太田雄貴「スポーツ協会の補助金依存は問題」 フェンシング協会が考える新たなマネタイズ法
日本ではごく一部のプロスポーツを除いて、多くのスポーツ団体・協会が財政難を抱えている。その状況を打開するには一般への普及、そして競技人口の増加が不可欠だ。しかし、そのために何をするにせよ、やはり財政問題が立ちはだかる。
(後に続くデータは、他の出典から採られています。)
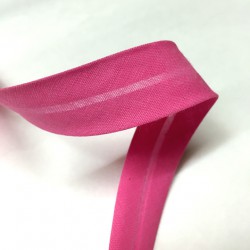 Bias tape pink united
今夏の東京オリンピック・パラリンピックを見据え、採用種目に対する公的補助金や交付金は厚みを増したが、それは一時的なものにすぎない。
こうした中、団体や協会が抱える課題に、ユニークな視点から挑んでいるのが、フェンシングの世界で、オリンピック銀メダリストとして知られる太田雄貴氏である。
2016年の引退から1年後に日本フェンシング協会会長に就任すると、協会改革やエンタメ性の強い大会運営などで、フェンシングの注目度を大きく高めてきた。その成功の裏には、剣の切っ先のように鋭いビジネスセンスがあった。太田氏が考える競技団体の在り方とは。話を聞いた。
オリンピック後の見通し「明るくない」
そもそも、太田氏は多くの協会や団体で補助金が減額される「オリンピック後」をどう見ているのだろうか。
「見通しは明るくはありません。そもそも多くの団体の収益構造が補助金依存になってしまっていますし、その補助金もオリンピック後はわかりやすいほどに減額されます。仕方ない面はありますが、それら補助金なり交付金なりの使い方を十分に考える必要はあります」
とはいえ、スポーツ団体のマネタイズ方は、選択肢が多くはない、と太田氏は言う。
「まず大会の事業化。チケット収入にグッズ販売、放映権、それにスポンサー企業の獲得です。企業の中にはコロナによって打撃を受けているところも少なくありませんが、この状況でどのようなメリットを作り、企業にアクティベーションをかけていくか。そこは考えるだけでなく、行動し続けるしかないと思っています」と太田氏。
試行錯誤する中で、最近は佐賀県のふるさと納税を始めたという。協会として佐賀県と協定を結び、ふるさと納税を使って佐賀県フェンシング協会または日本フェンシング協会に寄付ができる、という仕組みだ。